There was an understanding I gained from our church on Sunday mornings that religious practice was formed in community, and that the communal response to the text was of most importance. “You” always was directed toward the plural. It wasn’t ever stated directly that one couldn’t be religious on their own, yet I still clearly understood the message that we needed one another in a religious community — our local church — in order to most fully experience this call to discipleship.

During devotions, chapel, and Bible study at school, on the other hand, “you” was always singular. Yes, Jesus was talking to “you” Simon and Andrew, and “you” the reader. The responsibility for the life of discipleship was solely on the shoulders of “you,” the individual. One’s individual actions and decisions demonstrated the strength of their own faith commitment.

At youth group, though, our leaders seemed to speak in nuance, somewhere between these two positions. I asked a question of my camp counselor and what he thought. He told me that sometimes you means me, and sometimes you means we.
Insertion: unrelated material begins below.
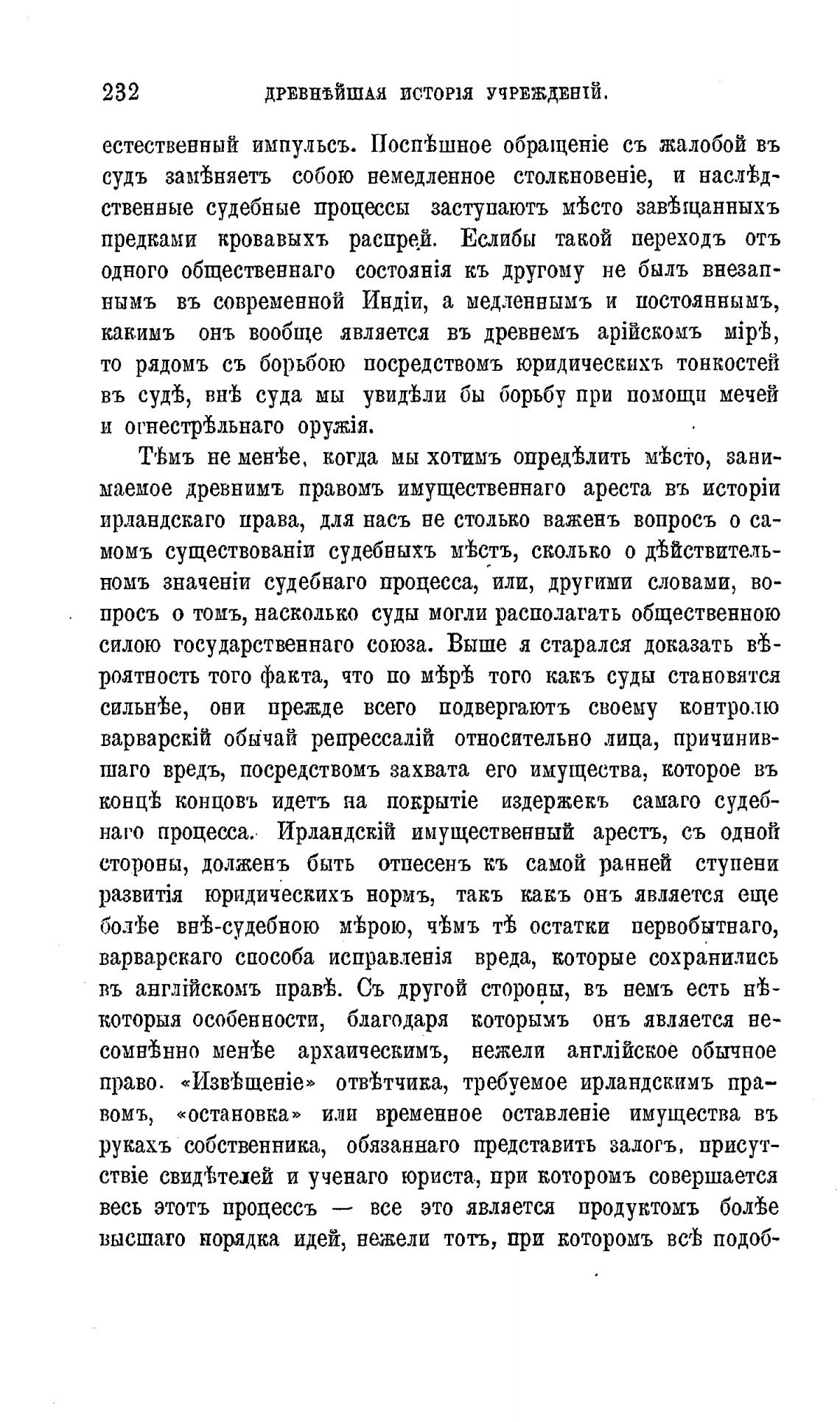 232 ДРЕВНѢЙШАЯ ИСТОРІЯ УЧРЕЖДЕНІЙ.

естественный импульсъ. Поспѣшное обращеніе съ жалобой въ судъ замѣняетъ собою немедленное столкновеніе, и наслѣдственные судебные процессы заступаютъ мѣсто завѣщанныхъ предками кровавыхъ распрей. Еслибы такой переходъ отъ одного общественнаго состоянія къ другому не былъ внезапнымъ въ современной Индіи, а медленнымъ и постояннымъ, какимъ онъ вообще является въ древнемъ арійскомъ мірѣ, то рядомъ съ борьбою посредствомъ юридическихъ тонкостей въ судѣ, внѣ суда мы увидѣли бы борьбу при помощи мечей и огнестрѣльнаго оружія.

Тѣмъ не менѣе, когда мы хотимъ опредѣлить мѣсто, занимаемое древнимъ правомъ имущественнаго ареста въ исторіи ирландскаго права, для насъ не столько важенъ вопросъ о самомъ существованіи судебныхъ мѣстъ, сколько о дѣйствительномъ значеніи судебнаго процесса, или, другими словами, вопросъ о томъ, насколько суды могли располагать общественною силою государственнаго союза. Выше я старался доказать вѣроятность того факта, что по мѣрѣ того какъ суды становятся сильнѣе, они прежде всего подвергаютъ своему контролю варварскій обычай репрессалій относительно лица, причинившаго вредъ, посредствомъ захвата его имущества, которое въ концѣ концовъ идетъ на покрытіе издержекъ самаго судебнаго процесса. Ирландскій имущественный арестъ, съ одной стороны, долженъ быть отнесенъ къ самой ранней ступени развитія юридическихъ нормъ, такъ какъ онъ является еще болѣе внѣ-судебною мѣрою, чѣмъ тѣ остатки первобытнаго, варварскаго способа исправленія вреда, которые сохранились въ англійскомъ правѣ. Съ другой стороны, въ немъ есть нѣкоторыя особенности, благодаря которымъ онъ является несомнѣнно менѣе архаическимъ, нежели англійское обычное право. «Извѣщеніе» отвѣтчика, требуемое ирландскимъ правомъ, «остановка» или временное оставленіе имущества въ рукахъ собственника, обязаннаго представить залогъ, присутствіе свидѣтелей и ученаго юриста, при которомъ совершается весь этотъ процессъ — все это является продуктомъ болѣе высшаго порядка идей, нежели тотъ, при которомъ всѣ подоб-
This was unsatisfying as a pre-teen. Sure, I nodded, and said I understood, yet the more I sat with it the more frustrated I became.

  • If you means me, how do I shoulder this sacred responsibility?
  • If you means we, what holds me (or anyone else) accountable?
  • If you means me, how am I humbled in love when my ego turns to arrogance and division?
  • If you means we, where do I most fully express the creative imprint of the Divine on me when it doesn’t conform?
  • If you means me, who am I that God would have time to focus on just me?
  • If you means we, why does God give us reason and free will?

Come to think about it, I have more questions today:

  • If you means me, why do I have to keep wearing a mask when I’m vaccinated and boosted?
  • If you means we, why don’t people get that wearing a mask indoors is still important even with vaccines?
  • If you means me, why should I keep friends and family members whose politics oppose mine?
  • If you means we, what can we do to recreate genuine community when we are so segregated — by race, class, politics, educational level, economic opportunity, and every other measure?
  • If you means me, why do I deserve a break when the work isn’t done?
  • If you means me, how do we collectively make space for self-care and liberation without shame or burnout?

Well, camp counselor, wherever you are: thank you. I guess I’m still wrestling with you, me, and we.

4 Comments

  • Kacey Carmichael

    Great food for thought, Daniel.
    I am so enjoying reading your columns.
    Thank You! And thank you to the You of spiritual communities who have formed you and continue to support you as you support them.
    A beautiful We we are part of.
    Kacey, Fairfax Community Church

  • I really appreciate your column, Daniel. In my early years, I thought my independent evangelical church had all the answers to every spiritual question. This created a great deal of inner conflict as I struggled with my sexual orientation and my faith. In my later years, this has caused me to seek a faith community that values relationship over being right and claiming to know all the answers. We can struggle together we as seek spiritual truths and how to share God’s love in a troubled world.
    Bill Phelps-Ramos, First Congregational Church UCC Tulare, CA

  • Larry D Edson

    Your perspective after going to Pilgrim Point parallels my experience there. It was the first time I ever encountered a black person. He was a student from Ghana and, as a person from the small town of Hutchinson, was an eye opening experience at a time when race in America was in the national news but not something that felt relevant in our town. Church camp has a way of bringing us to a fuller understanding of things which we should be aware of.